The knowledge on HPSR+A was moderate and many respondents understood the importance of evidence-based decision making. Majority of researcher stated their preferred channel of dissemination of research finding to be journal publication. The mean percentage of using HPSR evidence for programme design & implementation of endemic disease among users of evidence was poor (18.8%) in both states. There is a high level of awareness of the use of evidence to inform policy across the two states and some of the respondents have used some evidence in their work.

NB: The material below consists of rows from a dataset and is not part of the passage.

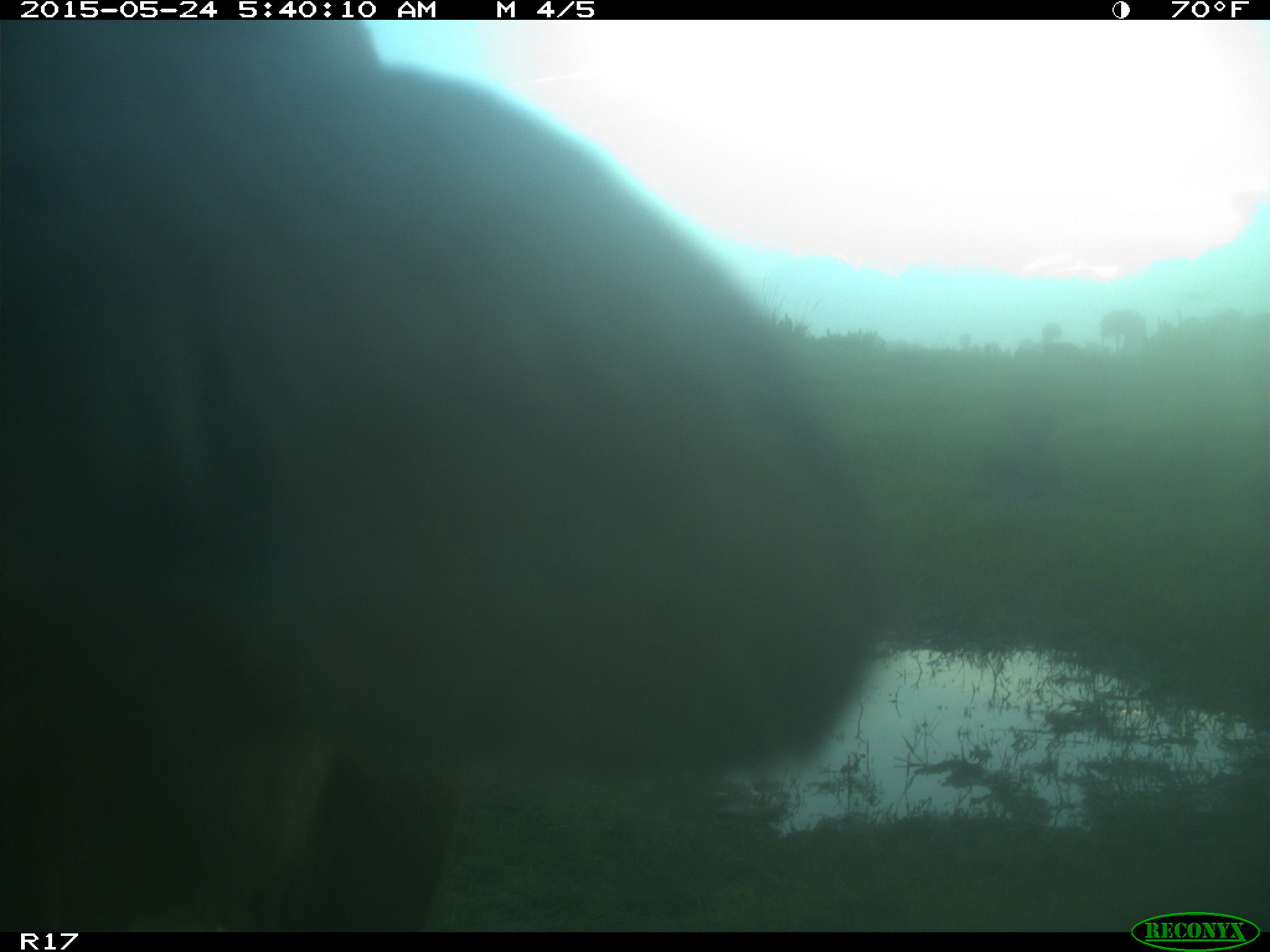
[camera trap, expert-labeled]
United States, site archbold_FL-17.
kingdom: Animalia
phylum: Chordata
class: Mammalia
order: Artiodactyla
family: Bovidae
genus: Bos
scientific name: Bos taurus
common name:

The high level of awareness of the use of HPSR+A evidence for decision making did not translate to the significant actual use of evidence for policy making. The major reasons bordered on lack of autonomy in decision making. Hence, the existing yawning gap in use of evidence has to be bridged for a strengthening of the health system with evidence.
目前需要在中低收入国家(LMICs)培养卫生政策和系统研究+分析(HPSR+A)的能力,因为这可以增强卫生系统各级决策过程。本文提供了在尼日利亚两个州进行卫生政策和系统研究+分析优先事项制定方面,生产者和使用者在 HPSR+A 方面的知识和实践情况,重点介绍了 HPSR+A 能力建设需求和干预措施,这些需求和干预措施将导致 HPSR+A 的增加以及政府和其他政策行为者实际政策和决策的使用。
从 96 名有目的地选择的受访者中收集数据,这些受访者是研究人员/学术界(证据生产者)和政策/决策者、项目/项目经理(证据使用者),他们分别来自尼日利亚东南部的埃努古州和阿南布拉州。使用预测试问卷作为数据收集工具。分析采用单变量和双变量分析。
HPSR+A 的知识水平中等,许多受访者理解循证决策的重要性。大多数研究人员表示,他们首选的研究结果传播渠道是期刊发表。在这两个州,使用者将 HPSR 证据用于疾病规划和实施的平均百分比都很低(18.8%)。两个州都高度意识到利用证据来为政策提供信息,并且一些受访者已经在他们的工作中使用了一些证据。
尽管高度意识到利用 HPSR+A 证据进行决策,但并没有转化为对政策制定的实际证据的大量使用。主要原因是决策缺乏自主权。因此,必须弥合现有证据使用方面的巨大差距,以便在证据的基础上加强卫生系统。